### EXERCISE DATA:

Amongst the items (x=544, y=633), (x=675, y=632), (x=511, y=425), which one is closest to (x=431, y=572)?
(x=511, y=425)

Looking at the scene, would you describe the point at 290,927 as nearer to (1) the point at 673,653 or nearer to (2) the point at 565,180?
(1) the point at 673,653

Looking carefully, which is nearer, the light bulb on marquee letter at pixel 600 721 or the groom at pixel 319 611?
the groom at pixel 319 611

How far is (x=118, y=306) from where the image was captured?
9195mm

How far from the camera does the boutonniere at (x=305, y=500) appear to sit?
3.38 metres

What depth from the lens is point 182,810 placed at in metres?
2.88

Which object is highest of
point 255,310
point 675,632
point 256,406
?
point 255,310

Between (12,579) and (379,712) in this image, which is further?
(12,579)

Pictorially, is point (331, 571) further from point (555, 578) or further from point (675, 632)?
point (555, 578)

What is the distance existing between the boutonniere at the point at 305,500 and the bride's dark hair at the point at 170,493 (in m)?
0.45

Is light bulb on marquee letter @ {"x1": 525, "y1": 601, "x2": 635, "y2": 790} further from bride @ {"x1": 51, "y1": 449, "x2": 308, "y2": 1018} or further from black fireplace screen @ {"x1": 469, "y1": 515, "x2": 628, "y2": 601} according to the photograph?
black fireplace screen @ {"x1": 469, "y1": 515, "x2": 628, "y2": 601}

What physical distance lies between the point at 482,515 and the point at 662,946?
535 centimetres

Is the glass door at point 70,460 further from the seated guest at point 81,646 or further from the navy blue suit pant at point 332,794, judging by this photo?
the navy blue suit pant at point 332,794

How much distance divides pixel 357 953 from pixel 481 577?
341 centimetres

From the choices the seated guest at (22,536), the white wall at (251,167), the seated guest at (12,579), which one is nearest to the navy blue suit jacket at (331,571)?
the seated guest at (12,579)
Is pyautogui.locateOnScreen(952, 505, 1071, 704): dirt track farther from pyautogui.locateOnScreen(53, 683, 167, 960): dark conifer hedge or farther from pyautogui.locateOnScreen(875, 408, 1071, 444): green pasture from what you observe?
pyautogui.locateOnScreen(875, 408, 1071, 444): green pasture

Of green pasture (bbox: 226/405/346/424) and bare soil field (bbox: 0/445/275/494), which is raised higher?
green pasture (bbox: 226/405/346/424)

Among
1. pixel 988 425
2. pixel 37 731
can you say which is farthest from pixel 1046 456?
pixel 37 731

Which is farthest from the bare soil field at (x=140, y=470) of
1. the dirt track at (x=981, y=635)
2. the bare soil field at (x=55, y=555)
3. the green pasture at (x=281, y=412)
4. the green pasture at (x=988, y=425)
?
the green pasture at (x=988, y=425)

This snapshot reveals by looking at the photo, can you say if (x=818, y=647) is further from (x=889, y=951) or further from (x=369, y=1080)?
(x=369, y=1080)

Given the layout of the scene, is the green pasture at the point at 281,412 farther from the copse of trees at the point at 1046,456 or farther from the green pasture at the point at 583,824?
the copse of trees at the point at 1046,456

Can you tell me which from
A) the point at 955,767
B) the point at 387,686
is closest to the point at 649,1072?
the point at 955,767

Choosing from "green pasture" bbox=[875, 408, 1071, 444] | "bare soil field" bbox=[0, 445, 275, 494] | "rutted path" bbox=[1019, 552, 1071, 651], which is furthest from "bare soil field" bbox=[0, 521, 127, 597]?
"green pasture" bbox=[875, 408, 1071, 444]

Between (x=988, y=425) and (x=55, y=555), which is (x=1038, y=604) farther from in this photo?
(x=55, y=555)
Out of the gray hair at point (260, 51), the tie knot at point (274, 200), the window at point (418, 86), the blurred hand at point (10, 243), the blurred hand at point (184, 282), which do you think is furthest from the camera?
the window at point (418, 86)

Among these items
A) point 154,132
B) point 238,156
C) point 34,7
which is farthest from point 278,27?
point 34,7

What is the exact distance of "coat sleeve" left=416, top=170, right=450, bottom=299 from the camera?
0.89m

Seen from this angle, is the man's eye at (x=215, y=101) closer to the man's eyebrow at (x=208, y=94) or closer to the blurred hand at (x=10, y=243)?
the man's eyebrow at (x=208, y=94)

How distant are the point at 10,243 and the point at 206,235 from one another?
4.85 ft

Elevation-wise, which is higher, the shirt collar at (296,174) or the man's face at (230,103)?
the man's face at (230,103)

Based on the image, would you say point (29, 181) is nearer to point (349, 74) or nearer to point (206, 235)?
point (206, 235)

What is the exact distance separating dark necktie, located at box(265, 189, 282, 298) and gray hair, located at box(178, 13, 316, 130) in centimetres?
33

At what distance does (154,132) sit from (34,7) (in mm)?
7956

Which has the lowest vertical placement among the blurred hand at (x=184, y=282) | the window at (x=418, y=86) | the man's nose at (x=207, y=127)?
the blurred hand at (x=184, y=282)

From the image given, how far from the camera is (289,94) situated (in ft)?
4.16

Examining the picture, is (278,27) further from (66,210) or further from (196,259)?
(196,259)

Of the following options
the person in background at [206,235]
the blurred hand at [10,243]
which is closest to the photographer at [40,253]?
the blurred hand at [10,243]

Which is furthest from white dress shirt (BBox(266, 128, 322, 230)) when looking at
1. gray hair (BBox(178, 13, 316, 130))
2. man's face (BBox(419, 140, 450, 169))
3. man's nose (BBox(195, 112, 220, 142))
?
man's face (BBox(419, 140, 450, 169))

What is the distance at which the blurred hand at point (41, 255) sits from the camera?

### GIVEN REQUEST:
Transcribe all lines as written.

### COMPLETED EXERCISE:
Amongst the items (x=544, y=633), (x=675, y=632), (x=511, y=425), which one is closest to (x=431, y=572)?
(x=511, y=425)

Looking at the scene, would you describe the point at 290,927 as nearer to (1) the point at 673,653 or nearer to (2) the point at 565,180?
(1) the point at 673,653

Looking carefully, which is nearer, the light bulb on marquee letter at pixel 600 721 or the groom at pixel 319 611?
the groom at pixel 319 611

How far is (x=118, y=306) from where the image was captured?
9195mm

How far from the camera does the boutonniere at (x=305, y=500) appear to sit?
3.38 metres

What depth from the lens is point 182,810 placed at in metres?
2.88

Which object is highest of
point 255,310
point 675,632
point 256,406
?
point 255,310

Between (12,579) and (379,712) in this image, which is further?
(12,579)

Pictorially, is point (331, 571) further from point (555, 578) or further from point (675, 632)?
point (555, 578)

What is the distance existing between the boutonniere at the point at 305,500 and the bride's dark hair at the point at 170,493 (in m)?
0.45

Is light bulb on marquee letter @ {"x1": 525, "y1": 601, "x2": 635, "y2": 790} further from bride @ {"x1": 51, "y1": 449, "x2": 308, "y2": 1018} or further from black fireplace screen @ {"x1": 469, "y1": 515, "x2": 628, "y2": 601} according to the photograph?
black fireplace screen @ {"x1": 469, "y1": 515, "x2": 628, "y2": 601}

What physical distance lies between the point at 482,515 and the point at 662,946?
535 centimetres

Is the glass door at point 70,460 further from the seated guest at point 81,646 or further from the navy blue suit pant at point 332,794, judging by this photo?
the navy blue suit pant at point 332,794

How much distance divides pixel 357 953 from pixel 481 577?
341 centimetres

From the choices the seated guest at (22,536), the white wall at (251,167), the seated guest at (12,579), which one is nearest to the navy blue suit jacket at (331,571)?
the seated guest at (12,579)
Is pyautogui.locateOnScreen(952, 505, 1071, 704): dirt track farther from pyautogui.locateOnScreen(53, 683, 167, 960): dark conifer hedge or farther from pyautogui.locateOnScreen(875, 408, 1071, 444): green pasture from what you observe?
pyautogui.locateOnScreen(875, 408, 1071, 444): green pasture

Of green pasture (bbox: 226/405/346/424) and bare soil field (bbox: 0/445/275/494), which is raised higher?
green pasture (bbox: 226/405/346/424)

Among
1. pixel 988 425
2. pixel 37 731
can you say which is farthest from pixel 1046 456?
pixel 37 731

Which is farthest from the bare soil field at (x=140, y=470) of
1. the dirt track at (x=981, y=635)
2. the bare soil field at (x=55, y=555)
3. the green pasture at (x=281, y=412)
4. the green pasture at (x=988, y=425)
?
the green pasture at (x=988, y=425)

This snapshot reveals by looking at the photo, can you say if (x=818, y=647) is further from (x=889, y=951) or further from (x=369, y=1080)?
(x=369, y=1080)

Given the layout of the scene, is the green pasture at the point at 281,412 farther from the copse of trees at the point at 1046,456 or farther from the green pasture at the point at 583,824?
the copse of trees at the point at 1046,456

Can you tell me which from
A) the point at 955,767
B) the point at 387,686
is closest to the point at 649,1072?
the point at 955,767

Choosing from "green pasture" bbox=[875, 408, 1071, 444] | "bare soil field" bbox=[0, 445, 275, 494] | "rutted path" bbox=[1019, 552, 1071, 651], which is furthest from "bare soil field" bbox=[0, 521, 127, 597]?
"green pasture" bbox=[875, 408, 1071, 444]

Between (x=988, y=425) and (x=55, y=555), which is (x=1038, y=604) farther from in this photo?
(x=55, y=555)
Out of the gray hair at point (260, 51), the tie knot at point (274, 200), the window at point (418, 86), the blurred hand at point (10, 243), the blurred hand at point (184, 282), which do you think is furthest from the camera?
the window at point (418, 86)

Among these items
A) point 154,132
B) point 238,156
C) point 34,7
which is farthest from point 278,27?
point 34,7

What is the exact distance of "coat sleeve" left=416, top=170, right=450, bottom=299 from the camera?
0.89m

Seen from this angle, is the man's eye at (x=215, y=101) closer to the man's eyebrow at (x=208, y=94) or closer to the blurred hand at (x=10, y=243)?
the man's eyebrow at (x=208, y=94)

How distant are the point at 10,243 and the point at 206,235 from one another?
4.85 ft

Elevation-wise, which is higher, the shirt collar at (296,174) or the man's face at (230,103)?
the man's face at (230,103)

Based on the image, would you say point (29, 181) is nearer to point (349, 74) or nearer to point (206, 235)?
point (206, 235)

What is the exact distance separating dark necktie, located at box(265, 189, 282, 298) and gray hair, located at box(178, 13, 316, 130) in centimetres?
33

At what distance does (154,132) sit from (34,7) (in mm)?
7956

Which has the lowest vertical placement among the blurred hand at (x=184, y=282) | the window at (x=418, y=86) | the man's nose at (x=207, y=127)?
the blurred hand at (x=184, y=282)

From the image given, how far from the camera is (289,94) situated (in ft)?
4.16

Examining the picture, is (278,27) further from (66,210) or further from (196,259)?
(196,259)

Of the following options
the person in background at [206,235]
the blurred hand at [10,243]
which is closest to the photographer at [40,253]?
the blurred hand at [10,243]

Which is furthest from white dress shirt (BBox(266, 128, 322, 230)) when looking at
1. gray hair (BBox(178, 13, 316, 130))
2. man's face (BBox(419, 140, 450, 169))
3. man's nose (BBox(195, 112, 220, 142))
?
man's face (BBox(419, 140, 450, 169))

What is the distance at which the blurred hand at point (41, 255) sits from the camera?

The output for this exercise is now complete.